In a video loop test, the Mi Max lasted for upwards of 20 hours on a single charge – and the fact that Xiaomi have bundled a 10W charger with the device speeds up the charging process. This is a phone which you won’t need to tote a battery pack for – and that’s good news, because you probably wouldn’t be able to fit one in your pocket anyway.
The Mi Max has a fortunate pedigree when it comes to cameras, and this is a phablet which doesn’t disappoint. If you can get past the awkwardness of toting this outside and actively snapping something worthwhile, the device generally offers a good experience.
You’ll have to battle past some over-sharpening while focussing the primary camera, which tends to cause jagged edges in some photos. As a consequence, detail is generally plentiful when this is controlled. Colours can easily wash out in broad daylight, leaving this best suited for adventures at golden hour.
The ability to record 4K video is welcome, as you’ll more than likely watch them over-and-over again on the Mi Max’s large display. While video quality is great even in low-light, the same can’t be said of stills.
The front-facing camera offers a decent way to get your selfies in, but don’t expect award-winning quality. There’s an odd amount of barrel distortion here which will compromise the shape of your face – leaving you with a wider chin and slimmer forehead than is actually true.
The Xiaomi Mi Max is a difficult smartphone to recommend.
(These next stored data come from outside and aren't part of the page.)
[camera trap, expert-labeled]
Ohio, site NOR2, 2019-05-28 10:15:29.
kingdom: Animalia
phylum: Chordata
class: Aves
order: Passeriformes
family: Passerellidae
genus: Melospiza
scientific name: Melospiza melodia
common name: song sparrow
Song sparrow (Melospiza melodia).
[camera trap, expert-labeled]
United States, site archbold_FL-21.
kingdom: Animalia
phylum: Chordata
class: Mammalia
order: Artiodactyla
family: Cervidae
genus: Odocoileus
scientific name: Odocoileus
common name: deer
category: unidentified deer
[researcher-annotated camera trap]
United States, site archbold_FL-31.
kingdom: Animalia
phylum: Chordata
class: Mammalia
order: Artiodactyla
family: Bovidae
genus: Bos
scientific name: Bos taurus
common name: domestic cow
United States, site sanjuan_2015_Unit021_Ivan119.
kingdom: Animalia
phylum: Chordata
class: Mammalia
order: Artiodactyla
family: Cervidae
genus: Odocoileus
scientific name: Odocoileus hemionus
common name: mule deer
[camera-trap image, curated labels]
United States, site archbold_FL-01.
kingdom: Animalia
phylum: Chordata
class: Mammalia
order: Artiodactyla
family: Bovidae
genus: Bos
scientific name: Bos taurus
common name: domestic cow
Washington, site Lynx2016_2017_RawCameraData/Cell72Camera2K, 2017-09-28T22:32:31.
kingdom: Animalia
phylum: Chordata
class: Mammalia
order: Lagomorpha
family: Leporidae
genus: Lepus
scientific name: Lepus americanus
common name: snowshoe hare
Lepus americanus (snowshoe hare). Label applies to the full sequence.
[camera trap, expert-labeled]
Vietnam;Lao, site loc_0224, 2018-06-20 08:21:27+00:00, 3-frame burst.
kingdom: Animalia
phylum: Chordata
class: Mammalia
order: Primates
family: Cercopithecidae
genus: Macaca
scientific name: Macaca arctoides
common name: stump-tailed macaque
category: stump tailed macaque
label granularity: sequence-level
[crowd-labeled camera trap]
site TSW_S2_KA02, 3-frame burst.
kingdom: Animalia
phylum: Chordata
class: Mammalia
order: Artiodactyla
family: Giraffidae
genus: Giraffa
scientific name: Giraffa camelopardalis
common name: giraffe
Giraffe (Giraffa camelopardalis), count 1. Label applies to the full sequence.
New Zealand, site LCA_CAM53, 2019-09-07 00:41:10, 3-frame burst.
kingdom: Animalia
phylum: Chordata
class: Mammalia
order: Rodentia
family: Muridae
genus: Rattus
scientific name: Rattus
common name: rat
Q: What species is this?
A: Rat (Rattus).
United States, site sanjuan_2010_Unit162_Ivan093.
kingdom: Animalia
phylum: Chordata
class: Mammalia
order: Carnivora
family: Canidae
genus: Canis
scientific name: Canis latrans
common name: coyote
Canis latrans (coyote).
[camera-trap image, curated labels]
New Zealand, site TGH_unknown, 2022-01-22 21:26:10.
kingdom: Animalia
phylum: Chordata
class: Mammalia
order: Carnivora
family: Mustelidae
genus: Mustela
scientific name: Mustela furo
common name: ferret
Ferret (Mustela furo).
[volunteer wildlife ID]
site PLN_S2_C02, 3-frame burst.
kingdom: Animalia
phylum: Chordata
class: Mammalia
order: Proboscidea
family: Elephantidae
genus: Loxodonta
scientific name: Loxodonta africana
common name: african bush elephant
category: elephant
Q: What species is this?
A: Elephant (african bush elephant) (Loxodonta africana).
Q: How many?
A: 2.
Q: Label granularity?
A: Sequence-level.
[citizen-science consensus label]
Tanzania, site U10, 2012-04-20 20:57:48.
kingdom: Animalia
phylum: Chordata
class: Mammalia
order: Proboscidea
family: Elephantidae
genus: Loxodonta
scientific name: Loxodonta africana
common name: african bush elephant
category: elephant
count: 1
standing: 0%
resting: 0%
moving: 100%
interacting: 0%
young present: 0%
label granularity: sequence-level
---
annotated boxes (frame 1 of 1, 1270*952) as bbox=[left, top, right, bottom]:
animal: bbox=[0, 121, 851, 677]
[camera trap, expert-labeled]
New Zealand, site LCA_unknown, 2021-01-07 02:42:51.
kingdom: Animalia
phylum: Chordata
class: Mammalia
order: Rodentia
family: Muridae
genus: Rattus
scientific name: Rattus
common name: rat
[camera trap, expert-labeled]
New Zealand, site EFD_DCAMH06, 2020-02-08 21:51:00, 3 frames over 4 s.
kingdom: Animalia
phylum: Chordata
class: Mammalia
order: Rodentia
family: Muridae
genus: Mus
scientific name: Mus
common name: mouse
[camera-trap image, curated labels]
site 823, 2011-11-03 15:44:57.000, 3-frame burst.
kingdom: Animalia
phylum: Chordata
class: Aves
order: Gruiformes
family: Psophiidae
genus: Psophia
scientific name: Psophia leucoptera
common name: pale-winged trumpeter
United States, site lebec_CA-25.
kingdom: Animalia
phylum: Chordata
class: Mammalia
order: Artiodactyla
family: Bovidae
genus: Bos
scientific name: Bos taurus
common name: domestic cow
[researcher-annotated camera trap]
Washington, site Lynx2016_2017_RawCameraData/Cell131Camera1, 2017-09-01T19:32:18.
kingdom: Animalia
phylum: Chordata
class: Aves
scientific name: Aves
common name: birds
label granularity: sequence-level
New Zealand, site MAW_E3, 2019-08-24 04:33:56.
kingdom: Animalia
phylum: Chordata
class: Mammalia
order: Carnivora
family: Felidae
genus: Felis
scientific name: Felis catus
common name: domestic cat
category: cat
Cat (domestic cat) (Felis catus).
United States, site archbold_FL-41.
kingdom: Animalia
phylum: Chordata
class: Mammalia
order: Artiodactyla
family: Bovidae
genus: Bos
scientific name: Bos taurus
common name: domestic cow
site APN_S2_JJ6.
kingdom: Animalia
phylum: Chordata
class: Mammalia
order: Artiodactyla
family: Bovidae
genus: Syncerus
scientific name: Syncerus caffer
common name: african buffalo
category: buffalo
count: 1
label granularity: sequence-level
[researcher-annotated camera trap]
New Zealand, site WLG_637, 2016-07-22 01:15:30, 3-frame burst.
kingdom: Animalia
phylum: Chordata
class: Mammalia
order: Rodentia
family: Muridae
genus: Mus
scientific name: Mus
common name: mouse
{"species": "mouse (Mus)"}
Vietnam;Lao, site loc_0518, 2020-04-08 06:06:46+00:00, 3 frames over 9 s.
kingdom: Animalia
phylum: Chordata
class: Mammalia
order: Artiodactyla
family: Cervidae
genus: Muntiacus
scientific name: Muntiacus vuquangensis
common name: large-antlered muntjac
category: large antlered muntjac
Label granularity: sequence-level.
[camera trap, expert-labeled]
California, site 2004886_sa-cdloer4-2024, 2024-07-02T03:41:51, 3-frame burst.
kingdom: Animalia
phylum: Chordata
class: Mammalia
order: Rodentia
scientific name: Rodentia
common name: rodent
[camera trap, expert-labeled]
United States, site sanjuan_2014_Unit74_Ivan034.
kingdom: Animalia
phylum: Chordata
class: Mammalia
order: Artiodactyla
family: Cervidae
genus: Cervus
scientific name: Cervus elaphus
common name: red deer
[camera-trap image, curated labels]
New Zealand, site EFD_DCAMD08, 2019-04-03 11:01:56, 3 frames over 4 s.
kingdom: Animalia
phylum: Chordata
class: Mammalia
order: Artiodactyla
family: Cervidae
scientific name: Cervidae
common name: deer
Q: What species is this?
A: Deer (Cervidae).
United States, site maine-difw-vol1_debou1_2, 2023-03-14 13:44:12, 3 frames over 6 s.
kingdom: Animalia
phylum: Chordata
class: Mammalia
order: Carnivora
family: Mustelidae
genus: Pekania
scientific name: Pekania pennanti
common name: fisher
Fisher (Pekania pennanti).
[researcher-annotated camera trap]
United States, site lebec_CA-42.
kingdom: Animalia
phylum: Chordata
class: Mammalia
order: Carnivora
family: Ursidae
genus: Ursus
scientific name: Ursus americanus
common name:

With a price range that slides from R4000-R5000 ZAR at retail, the Mi Max isn’t an overly expensive offering – but it feels somewhat of an unfocused one.
For consumers looking to get a media-consumption device or a travel-friendly smartphone/tablet hybrid, the Mi Max makes a lot of sense; it’s a smartphone that can handle a wide variety of tasks and sits in-between two worlds.
Great performance, a massive battery, and two above-average cameras complete an offering that falls somewhat short thanks to its mixed identity. I’m left to feel that had Xiaomi integrated a stylus, the Mi Max could have been a winning proposition.
Instead, the Mi Max is left as somewhat of a curiosity in an aisle of competing devices which are comparatively more capable. While one might be hard pressed to find a phablet that’s a direct competitor in South Africa, the fact remains that there are plenty of more focused smartphones and tablets to choose from.
Let’s wrap up. The Mi Max gets a number of things right; great performance and battery life come together to solve two areas most consumers will take into account when choosing their next phone.
However, this isn’t a device for everyone – its odd size, lack of expanded functionality, and general lack of identity leave this as a phone which will probably be a supplementary purchase for most consumers.
Is bigger always better? It depends on who you ask.